┌─ MATERIAL FOR THIS EXERCISE

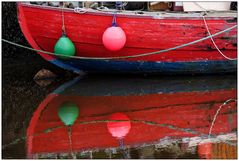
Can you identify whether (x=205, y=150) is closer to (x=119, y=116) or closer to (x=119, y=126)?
(x=119, y=126)

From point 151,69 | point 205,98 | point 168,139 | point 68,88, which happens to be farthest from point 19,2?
point 168,139

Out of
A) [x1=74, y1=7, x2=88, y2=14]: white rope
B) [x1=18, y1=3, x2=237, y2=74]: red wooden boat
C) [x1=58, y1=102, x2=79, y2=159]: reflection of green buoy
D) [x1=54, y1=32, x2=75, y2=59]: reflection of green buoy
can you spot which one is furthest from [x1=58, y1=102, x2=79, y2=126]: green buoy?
[x1=74, y1=7, x2=88, y2=14]: white rope

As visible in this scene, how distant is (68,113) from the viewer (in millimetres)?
7863

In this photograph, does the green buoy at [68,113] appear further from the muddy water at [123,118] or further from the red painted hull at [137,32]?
the red painted hull at [137,32]

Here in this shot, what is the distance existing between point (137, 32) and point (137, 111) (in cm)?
232

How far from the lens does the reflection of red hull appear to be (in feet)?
21.8

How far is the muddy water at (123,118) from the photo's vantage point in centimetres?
631

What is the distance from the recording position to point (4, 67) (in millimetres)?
11344

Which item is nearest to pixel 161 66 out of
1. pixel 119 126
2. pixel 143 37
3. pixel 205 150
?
pixel 143 37

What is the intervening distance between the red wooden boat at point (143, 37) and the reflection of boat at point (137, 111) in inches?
11.6

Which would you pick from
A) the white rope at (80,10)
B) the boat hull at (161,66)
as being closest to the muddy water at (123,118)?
the boat hull at (161,66)

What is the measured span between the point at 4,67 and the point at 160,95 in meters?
3.98

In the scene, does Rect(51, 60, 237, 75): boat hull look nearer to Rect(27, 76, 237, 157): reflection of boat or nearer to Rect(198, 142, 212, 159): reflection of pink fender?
Rect(27, 76, 237, 157): reflection of boat

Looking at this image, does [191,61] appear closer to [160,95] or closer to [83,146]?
[160,95]
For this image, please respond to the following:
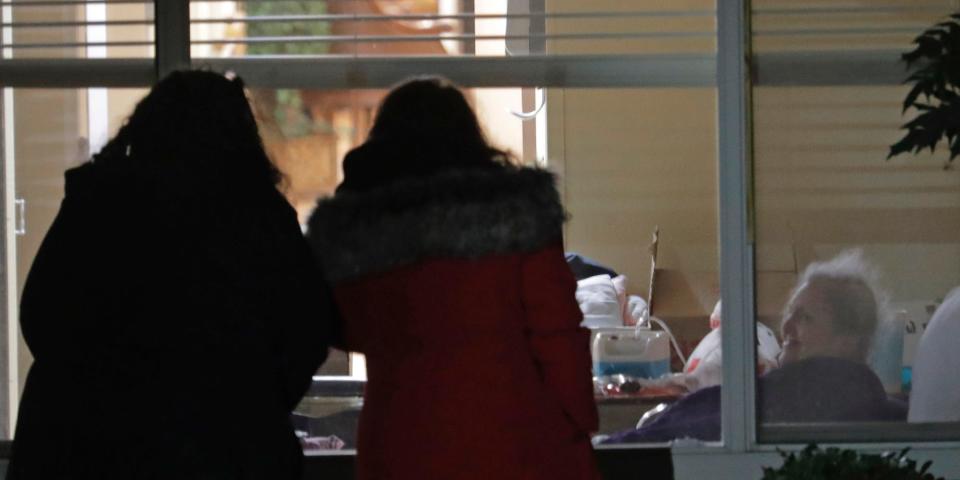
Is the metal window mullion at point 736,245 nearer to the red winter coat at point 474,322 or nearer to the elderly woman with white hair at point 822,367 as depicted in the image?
the elderly woman with white hair at point 822,367

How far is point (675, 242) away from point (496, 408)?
76.6 inches

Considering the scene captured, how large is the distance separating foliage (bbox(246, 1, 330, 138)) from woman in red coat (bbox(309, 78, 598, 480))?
1386 mm

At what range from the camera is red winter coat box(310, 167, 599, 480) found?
133 inches

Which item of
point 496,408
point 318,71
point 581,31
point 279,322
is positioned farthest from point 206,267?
point 581,31

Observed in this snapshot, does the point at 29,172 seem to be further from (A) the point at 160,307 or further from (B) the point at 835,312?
(B) the point at 835,312

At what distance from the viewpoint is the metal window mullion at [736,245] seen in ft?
14.9

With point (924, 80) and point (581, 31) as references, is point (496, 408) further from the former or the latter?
point (581, 31)

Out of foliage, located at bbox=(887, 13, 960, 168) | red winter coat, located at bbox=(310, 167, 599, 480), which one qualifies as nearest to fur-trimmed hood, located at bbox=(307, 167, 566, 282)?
red winter coat, located at bbox=(310, 167, 599, 480)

└─

• **YOUR TASK**:
Copy all of the material above word for word, leaving out the pictures.

• **EXPECTED ANSWER**:
Can you identify whether (x=205, y=150) is closer to (x=119, y=116) or closer to (x=119, y=126)?
(x=119, y=126)

From point 151,69 | point 205,98 | point 168,139 | point 68,88, which happens to be farthest from point 19,2?
point 168,139

Out of
A) [x1=74, y1=7, x2=88, y2=14]: white rope
B) [x1=18, y1=3, x2=237, y2=74]: red wooden boat
C) [x1=58, y1=102, x2=79, y2=159]: reflection of green buoy
D) [x1=54, y1=32, x2=75, y2=59]: reflection of green buoy
can you spot which one is furthest from [x1=58, y1=102, x2=79, y2=126]: green buoy?
[x1=74, y1=7, x2=88, y2=14]: white rope

As visible in this scene, how distant is (68,113) from the viewer (in millimetres)?
7863

In this photograph, does the green buoy at [68,113] appear further from the muddy water at [123,118] or further from the red painted hull at [137,32]?
the red painted hull at [137,32]

Here in this shot, what is the distance existing between point (137, 32) and point (137, 111) (in cm)?
232

How far from the lens does the reflection of red hull appear to be (in feet)?
21.8

How far is the muddy water at (123,118) from the photo's vantage point in centimetres?
631

What is the distance from the recording position to point (4, 67) (in millimetres)?
11344

Which item is nearest to pixel 161 66 out of
1. pixel 119 126
2. pixel 143 37
3. pixel 205 150
?
pixel 143 37

What is the intervening distance between the red wooden boat at point (143, 37) and the reflection of boat at point (137, 111) in inches?
11.6

Which would you pick from
A) the white rope at (80,10)
B) the boat hull at (161,66)
as being closest to the muddy water at (123,118)?
the boat hull at (161,66)

What is the measured span between the point at 4,67 and the point at 160,95 in meters?
3.98

In the scene, does Rect(51, 60, 237, 75): boat hull look nearer to Rect(27, 76, 237, 157): reflection of boat or nearer to Rect(198, 142, 212, 159): reflection of pink fender?
Rect(27, 76, 237, 157): reflection of boat

Looking at this image, does [191,61] appear closer to [160,95] or closer to [83,146]?
[160,95]
For this image, please respond to the following:
Is the metal window mullion at point 736,245 nearer to the red winter coat at point 474,322 or nearer to the elderly woman with white hair at point 822,367 as depicted in the image?
the elderly woman with white hair at point 822,367

How far is point (675, 242) away from point (496, 408)?
76.6 inches

Considering the scene captured, how large is the distance separating foliage (bbox(246, 1, 330, 138)) from woman in red coat (bbox(309, 78, 598, 480))?
1386 mm

At what range from the camera is red winter coat box(310, 167, 599, 480) found?
133 inches

Which item of
point 496,408
point 318,71
point 581,31
point 279,322
is positioned farthest from point 206,267?
point 581,31

Observed in this snapshot, does the point at 29,172 seem to be further from (A) the point at 160,307 or further from (B) the point at 835,312?
(B) the point at 835,312

At what distance from the viewpoint is the metal window mullion at [736,245] seen in ft?
14.9

With point (924, 80) and point (581, 31) as references, is point (496, 408) further from the former or the latter?
point (581, 31)

Out of foliage, located at bbox=(887, 13, 960, 168) | red winter coat, located at bbox=(310, 167, 599, 480), which one qualifies as nearest to fur-trimmed hood, located at bbox=(307, 167, 566, 282)?
red winter coat, located at bbox=(310, 167, 599, 480)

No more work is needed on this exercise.